### Text provided:
━━━━━━━━━━
Grayson Shaw’s art always spoke directly to her heart and there are whispers around town about the reclusive genius. They say that he’s horribly disfigured and that he only wants to be left alone. But what they don’t know is that the man underneath the scars is as passionate as his sculptures – and Lily can’t help but fall helplessly under his spell.
Against all odds, they’ll discover together exactly who is the beauty and who is the beast.
His Beauty is a refreshingly contemporary take on one of the most beloved of fairy tales. Sofia Tate somehow manages to effortlessly combine both the magical and the modern. And all the while, she breathes life into each of the characters with her whip smart humor and a deep sense of soul.
Filled with art, music and just enough heat to keep you toasty warm during a Catskills winter – this is a love story that will have you completely bewitched from beginning to end...
This is a contemporary take on the Beauty and the Beast trope with lovely main characters that treat each other with kindness and respect.
The book’s opening chapter is strong and pulls the reader into the story presenting the heroine, Lily, and her quests. Lily's dedication to her students is admirable.
━━━━━━━━━━
### Raw data:
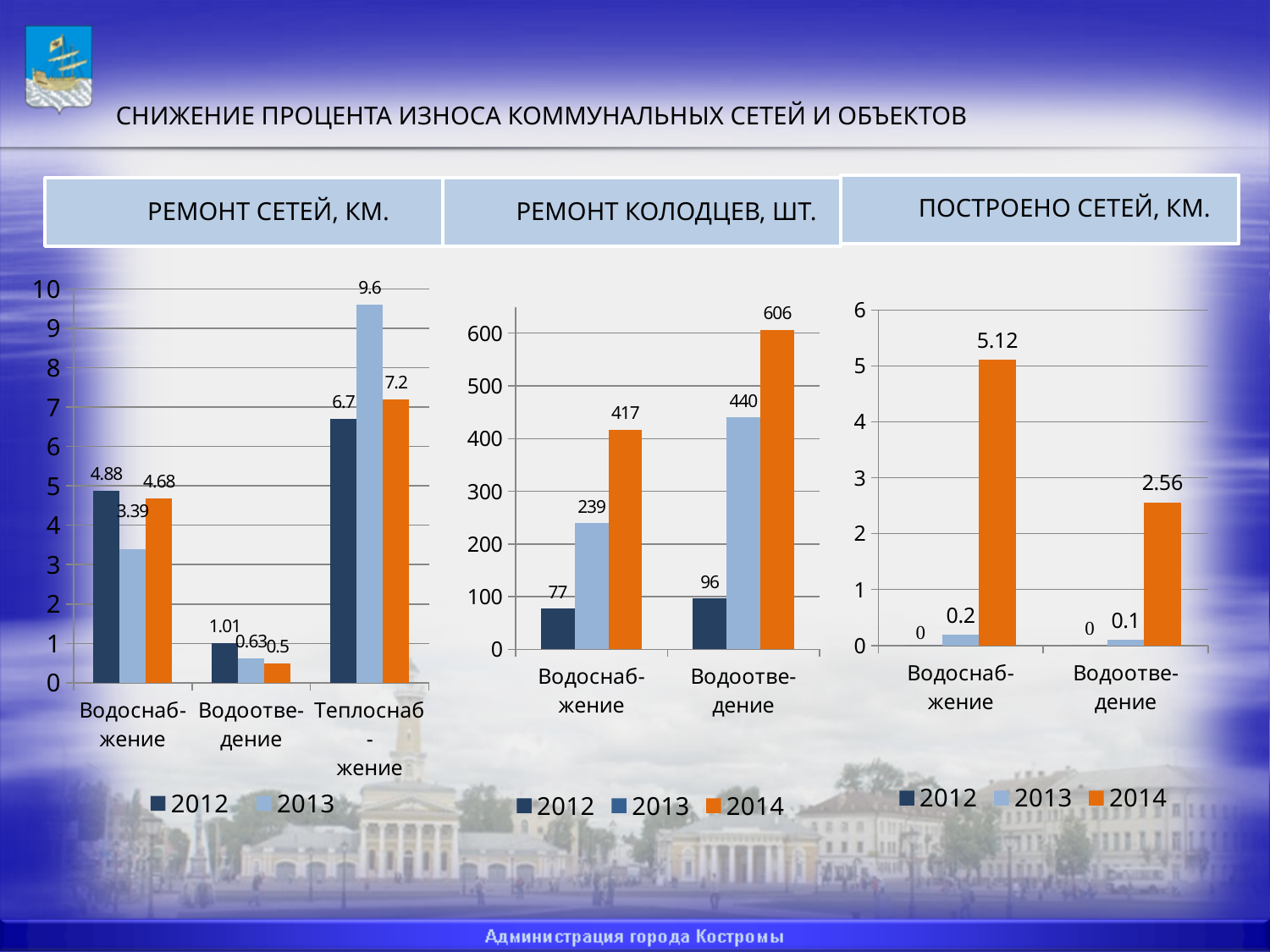
In the chart 'РЕМОНТ КОЛОДЦЕВ, ШТ.', which is larger: the 2012 value for Водоснабжение or the 2012 value for Водоотведение? Водоотведение In the chart 'РЕМОНТ КОЛОДЦЕВ, ШТ.', what is the value for Водоотведение in 2014? 606 What type of chart is 'ПОСТРОЕНО СЕТЕЙ, КМ.'? bar chart In the chart 'РЕМОНТ СЕТЕЙ, КМ.', what is the value for Водоотведение in 2012? 1.01 In the chart 'РЕМОНТ СЕТЕЙ, КМ.', what is the value for Теплоснабжение in 2013? 9.6 In the chart 'РЕМОНТ КОЛОДЦЕВ, ШТ.', do the values for Водоснабжение rise or fall from 2012 to 2014? rise In the chart 'РЕМОНТ СЕТЕЙ, КМ.', which category has the highest value in 2013? Теплоснабжение In the chart 'РЕМОНТ СЕТЕЙ, КМ.', how many categories are shown on the x axis? 3 In the chart 'ПОСТРОЕНО СЕТЕЙ, КМ.', what is the value for Водоснабжение in 2014? 5.12 In the chart 'РЕМОНТ КОЛОДЦЕВ, ШТ.', how many series does the legend list? 3 In the chart 'РЕМОНТ КОЛОДЦЕВ, ШТ.', what is the difference between the 2014 and 2013 values for Водоснабжение? 178 In the chart 'ПОСТРОЕНО СЕТЕЙ, КМ.', what is the difference between the 2014 values for Водоснабжение and Водоотведение? 2.56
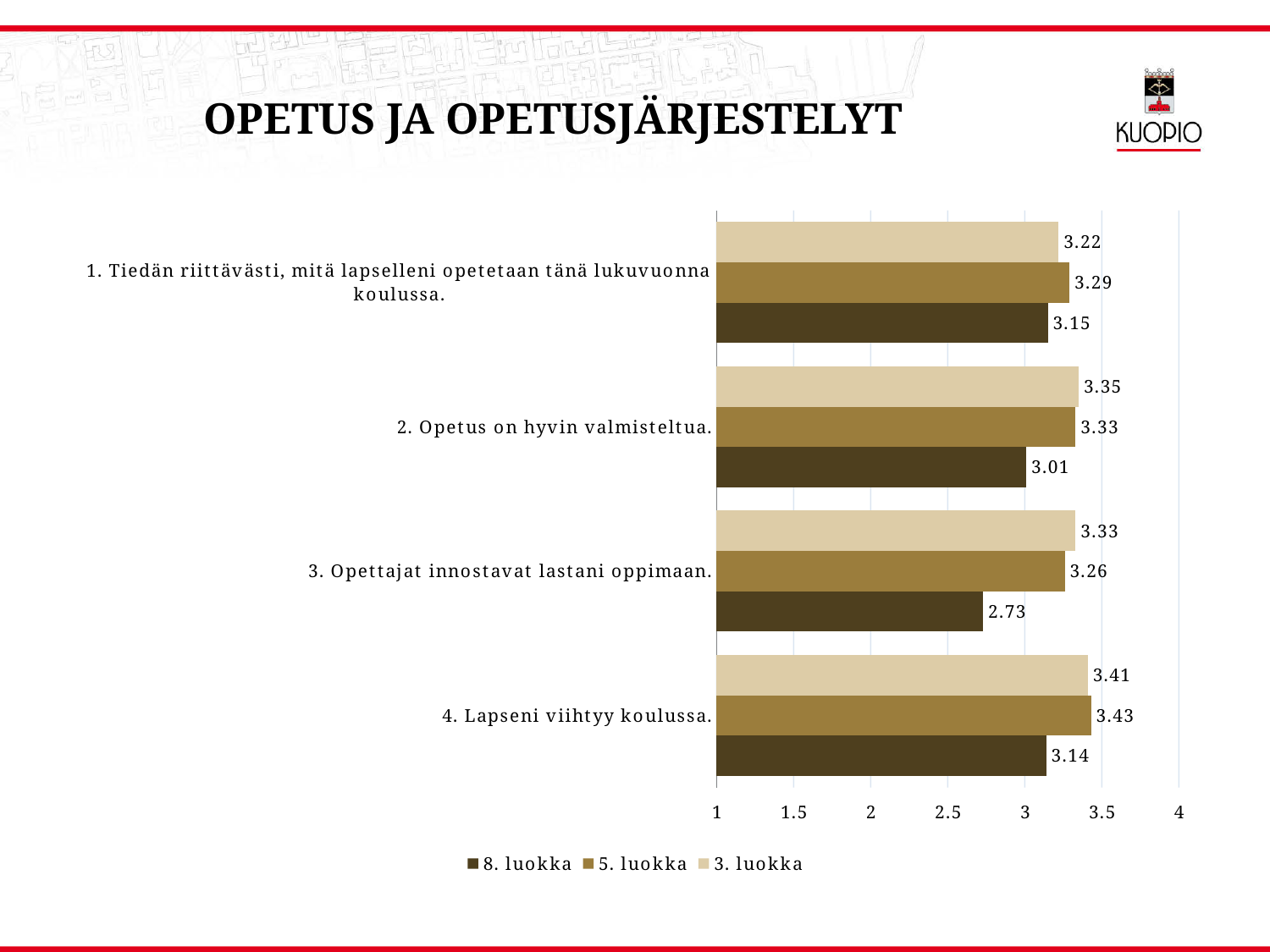
What is the title of the slide? OPETUS JA OPETUSJÄRJESTELYT Which statement has the highest value for 5. luokka? 4. Lapseni viihtyy koulussa. For "2. Opetus on hyvin valmisteltua.", which is larger: the value for 5. luokka or for 8. luokka? 5. luokka What is the value for 8. luokka for "3. Opettajat innostavat lastani oppimaan."? 2.73 How many statements (categories) are shown on the chart? 4 What kind of chart is shown on the slide? Bar chart What is the value for 3. luokka for "2. Opetus on hyvin valmisteltua."? 3.35 Which statement has the lowest value for 8. luokka? 3. Opettajat innostavat lastani oppimaan. How many series does the legend list? 3 What is the value for 8. luokka for "1. Tiedän riittävästi, mitä lapselleni opetetaan tänä lukuvuonna koulussa."? 3.15 What is the value for 5. luokka for "4. Lapseni viihtyy koulussa."? 3.43 What is the difference between the 3. luokka and 8. luokka values for "3. Opettajat innostavat lastani oppimaan."? 0.60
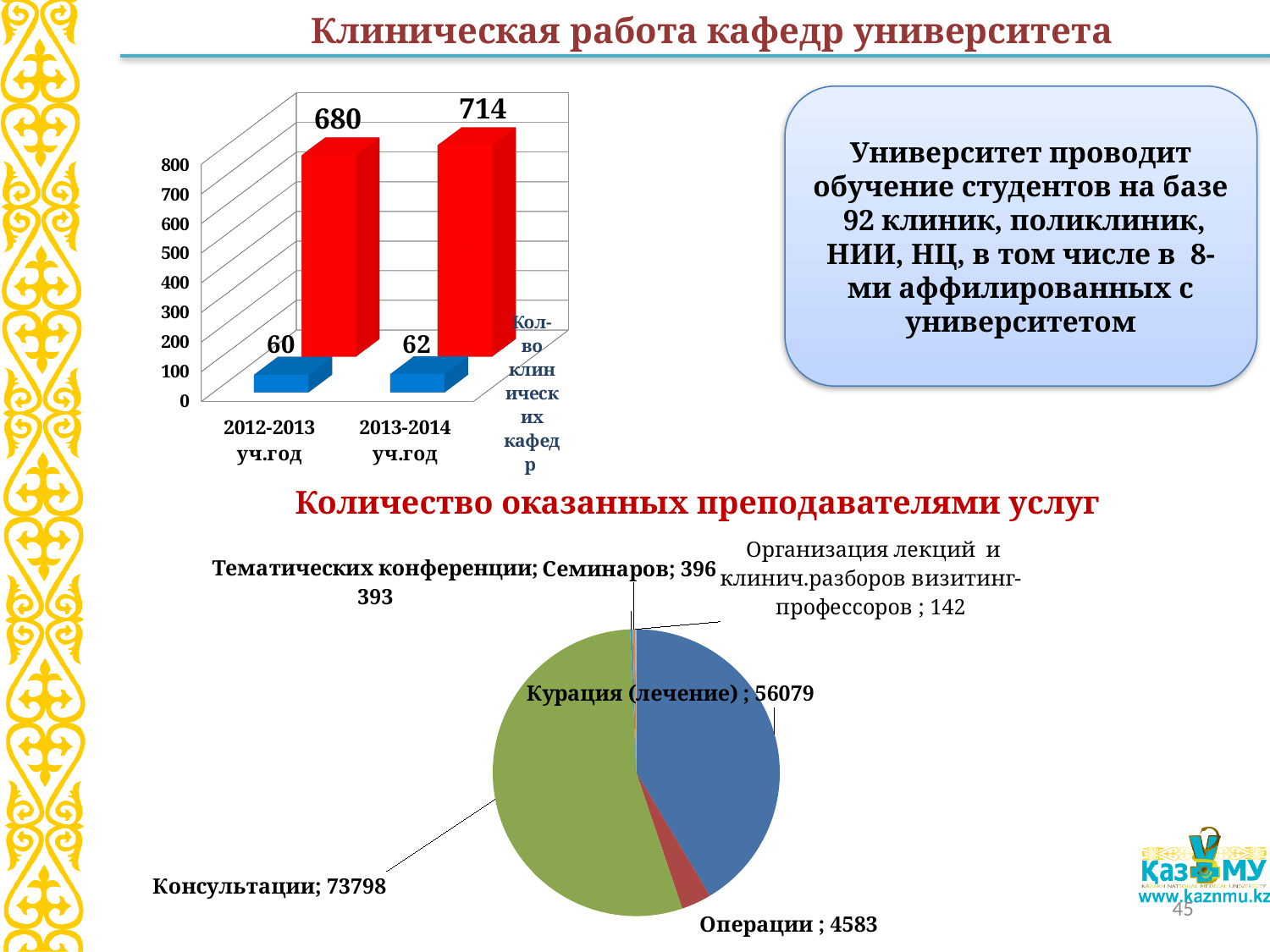
In the top-left bar chart, does the red series rise or fall from 2012-2013 уч.год to 2013-2014 уч.год? rise In the top-left bar chart, what is the difference between the red series values for 2013-2014 уч.год and 2012-2013 уч.год? 34 In the pie chart 'Количество оказанных преподавателями услуг', which is larger: Семинаров or Тематических конференции? Семинаров In the top-left bar chart, how many categories are shown on the x axis? 2 In the top-left bar chart, what is the value of the blue series for 2012-2013 уч.год? 60 In the pie chart 'Количество оказанных преподавателями услуг', which category has the smallest value? Организация лекций и клинич.разборов визитинг-профессоров What kind of chart is the top-left chart? bar chart In the top-left bar chart, what is the value of the red series for 2013-2014 уч.год? 714 In the pie chart 'Количество оказанных преподавателями услуг', what is the value for Операции? 4583 In the top-left bar chart, what is the value of the red series for 2012-2013 уч.год? 680 In the pie chart 'Количество оказанных преподавателями услуг', what is the value for Консультации? 73798 In the pie chart 'Количество оказанных преподавателями услуг', which category has the largest value? Консультации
━━━━━━━━━━
### Problem details:
Please answer these questions about the His Beauty description, one answer per line:
1. Who is credited with combining "the magical and the modern"?
2. During winter in what place is the heat said to keep you "toasty warm"?
3. To whom is Lily's dedication described as admirable?

### Result below:
1. Sofia Tate
2. The Catskills
3. Her students